Et si on tentait de le remorquer avec un bateau ?

Aux Etats-Unis, ils s’amusent bien à déplacer d’immenses maisons en les chargeant sur des remorques, alors pourquoi pas tracter un iceberg ? « Il y a des projets qui ont été lancés il y a une quinzaine d’années, notamment par Dassault, pour approvisionner certains endroits en eau potable », se rappelle l’expert. Des navires devaient ainsi remorquer des icebergs à l’aide de filets fixés autour, sauf que « ça n’a jamais abouti tellement c’était compliqué à mettre en œuvre ».

Et l’idée ne concernait que de plus petits icebergs, pas un mastodonte comme l’A23a dont le bord est constitué « d’une falaise de 40 m de haut qui s’étend à perte de vue ». En plaisantant, il ajoute que « ce serait comme essayer de tracter la Corse avec un remorqueur ».

Doit-on laisser mourir les petits manchots qui habitent l’île ?

Comme la Géorgie du Sud est située sur la route des icebergs, des scénarios similaires à celui de l’A23a se sont déjà présentés, « dans les années 2020, avec l’A68a, qui était de surface équivalente », assure le glaciologue.
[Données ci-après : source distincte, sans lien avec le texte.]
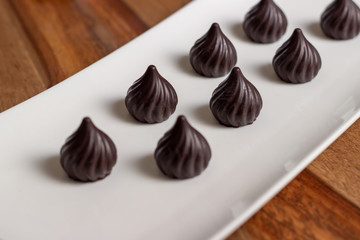 drop-shaped chocolates in a white plate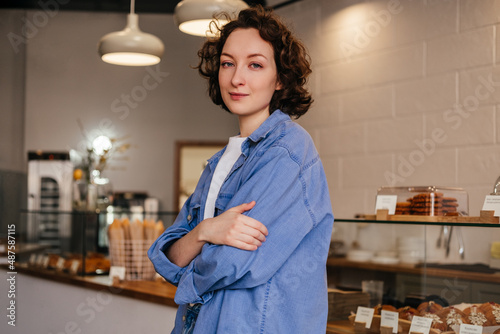 Smiling young woman bakery shop owner standing in front of showcase with pastry products. Small business concept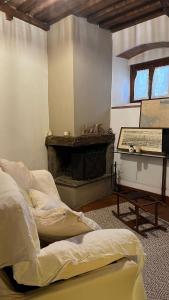 a living room with two beds and a fireplace at La cicala in Rosignano Marittimo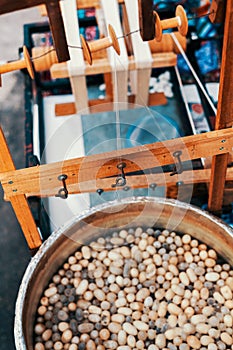 Silkworm cocoons in hot water in cauldron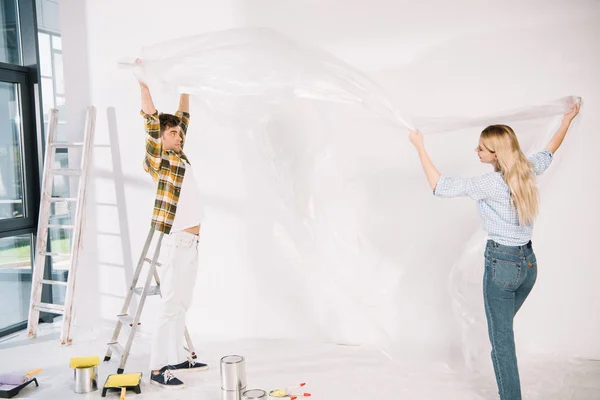 Pareja Joven Sosteniendo Celofán Mientras Prepara Para Pintura Pared — Foto de Stock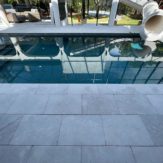 StoneHardscapes ice xtreme grip marble pavers coping and pool deck 16x24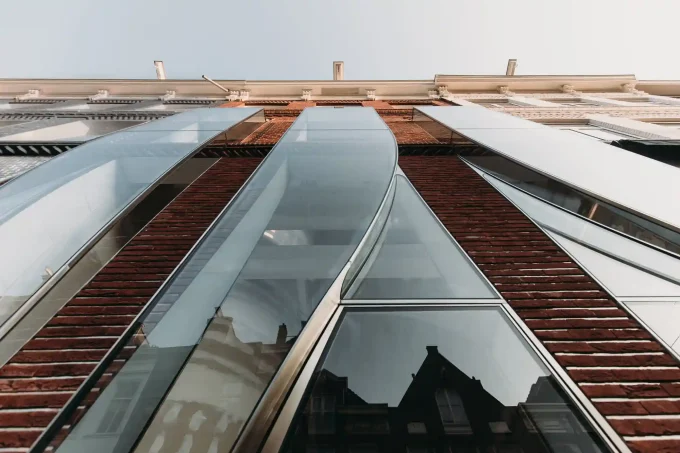 UNStudio shapes The Looking Glass with bricks, glass, and flowing curves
Il s’était finalement disloqué en une quinzaine de fragments et n’avait jamais percuté l’île.

« Les icebergs gardent une grande partie de leur intégrité tant qu’ils restent dans l’océan Austral, mais dès qu’ils franchissent le front polaire, ils se retrouvent dans des eaux plus chaudes et ils vont fondre très rapidement », détaille Jean Krug. Pour lui, « au regard de la trajectoire de tous les icebergs », il peut « se passer probablement la même chose pour l’A23a que pour l’A68a ». La nature est donc la meilleure alliée des petits manchots face à la menace A23a.